SAY Security case

On Nov 1, 2003 I received two spams from SAY Security LLC (here and here) which each came with a 1.6 megabyte PDF attachment (I'd never heard of SAY Security before that or done business with them). After I filed a small claims action against them for violating Washington State's anti-spam law and had papers served on them, I got an e-mail from their CEO, Jason Szuch, claiming,

This email was sent out to people who have reviewed our equipment at a trade show. I do show that bhas@speakeasy.net requested information from us at the trade show in question.
I asked him where he got the address, and he replied, saying it was handwritten on a business card:
The written email appears to be bhas@speakeasy.net or bnas@speakeasy.net. To difficult to read, the guy had really bad hand writing.

However, if you look at the headers of the spam I received, they show that the e-mail was actually sent to my bennett(a)peacefire.org address, which then automatically forwards to bhas(a)speakeasy.net. (The headers show the message was received by ss3.media3.net; that's the server that peacefire.org was hosted on at the time.) So the story about the message being sent accidentally to bhas(a)speakeasy.net was completely made up.

Morever, when I was vising my mother in Arizona, I also called the phone number given in the spam and pretended that I was an interested customer. I spoke to Lari Piscitelli, the "Manufacturer Representative" who sent the mails. I also tape-recorded the call, which is why I made the call from Arizona -- since you can't tape a call in Washington without the consent of all parties, but in Arizona, you can. The transcript of the relevant portion of the call is here, where the most important section is:

Me:How did you get the addresses?

Lari: A program called Basic Express Email Extractor.

Me:Email Extractor? What does that do, does that like go to web pages and...

Lari:It'll go to a web page... there’s two of them. There's an email extractor and like an email downloader. Two different things. One go to web sites and sucks all the emails off of them, and the other one you type in like HotMail.com and it'll give you all the HotMail ones.

Me: Oh OK.

Lari: So Email Extractor, and one for web sites.

Me: So you say you’re probably not doing it again, at least yourselves?

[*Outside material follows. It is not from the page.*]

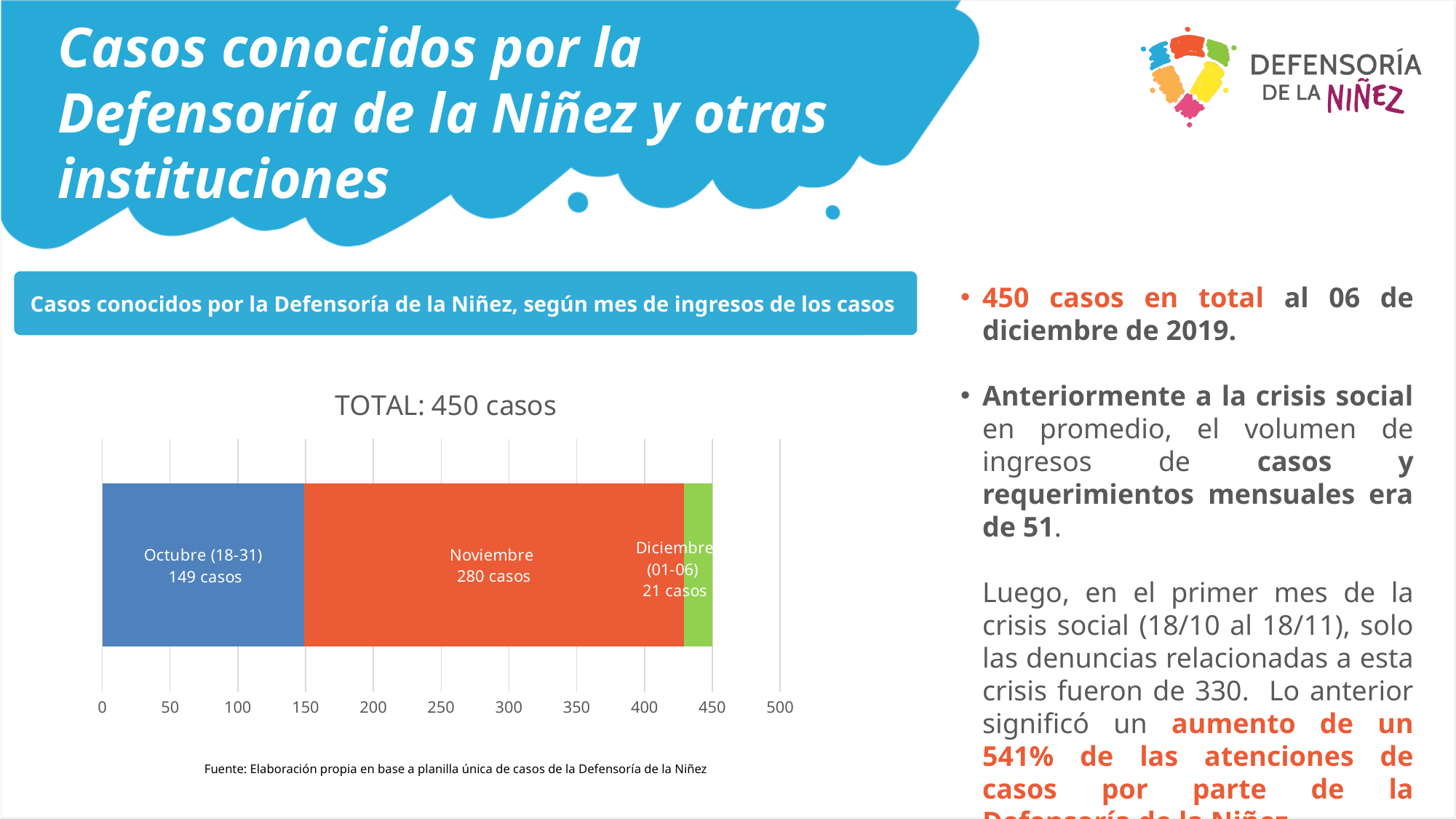
What kind of chart is shown on the slide? Stacked bar chart Which month segment has the highest number of cases? Noviembre How many month segments are shown in the stacked bar? 3 How many cases does the chart show for Octubre (18-31)? 149 casos Which month segment has the lowest number of cases? Diciembre (01-06) What is the total number of cases across all segments of the stacked bar? 450 casos What colour is the Noviembre segment of the bar? Orange What is the title shown above the chart? TOTAL: 450 casos How many cases does the chart show for Noviembre? 280 casos What is the difference in cases between Noviembre and Octubre (18-31)? 131 How many cases does the chart show for Diciembre (01-06)? 21 casos Which has more cases, Octubre (18-31) or Diciembre (01-06)? Octubre (18-31)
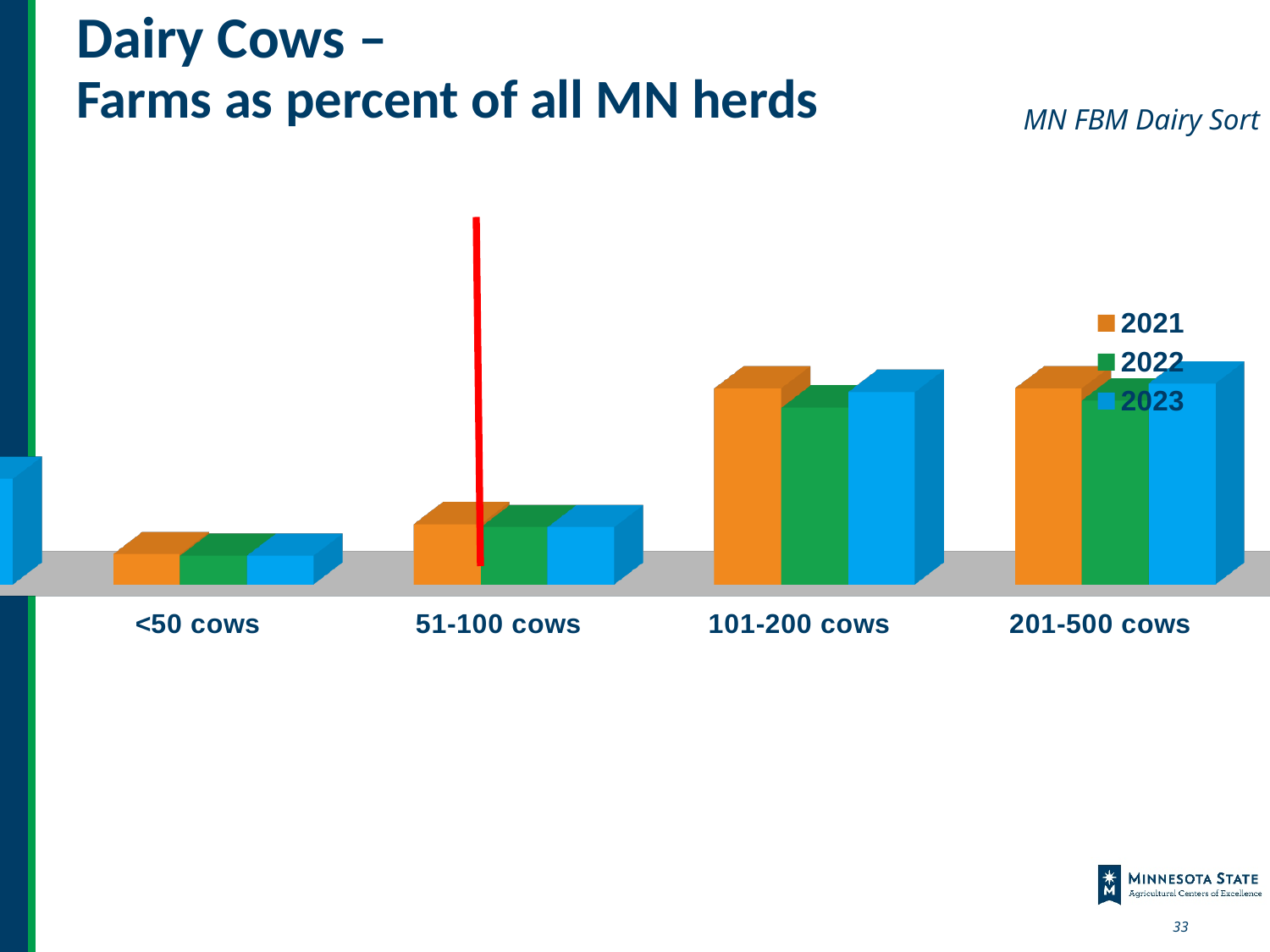
How many series does the legend list? 3 What are the series listed in the legend? 2021, 2022, 2023 Which is larger, the 2023 value for <50 cows or the 2023 value for 101-200 cows? 101-200 cows For 201-500 cows, which is larger, the 2022 value or the 2023 value? 2023 What kind of chart is shown on the slide? Bar chart How many herd-size categories are shown on the x axis? 4 Which herd-size category has the lowest bars? <50 cows Do the 2023 values rise or fall moving from <50 cows to 201-500 cows along the x axis? Rise Which herd-size category has the tallest bar? 201-500 cows Which is larger, the 2021 value for <50 cows or the 2021 value for 51-100 cows? 51-100 cows What is the title of the slide containing the chart? Dairy Cows – Farms as percent of all MN herds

Lari: Well, not really. I got some responses from them but I get a lot of people who were upset, of course I sent out a pretty big sized file. But it pissed off a lot of 56K people

(I have the audio, but it's a very large file; email me if you want it.)

The court hearing was on March 15, 2004, before Judge Peter Nault. Jason Szuch sent a letter to the judge making the same claim that he made in his e-mails, that the address had been handwritten on a business card and they must have mis-read it.

On the day of trial, SAY Security didn't show up, so I just showed the judge the proof that the address had not been sent to bhas(a)speakeasy.net, the transcript of the recorded phone call in which Lari Piscatelli talked about using a program to scrape e-mail addresses, etc.

I got a default judgment since the defendant wasn't present, but I thought Judge Nault was awfully nonchalant about the fact that SAY Security had so brazenly made up a story about the e-mail address handwritten on a business card. If I were a judge I would at least write a letter to someone who tried to get away with something like that, pointing out that lying to the court can be treated as a felony, with punishments possibly including jail time. Otherwise, if someone knows they're going to lose a lawsuit if they tell the truth, they know that they might as well lie and try to get away with it.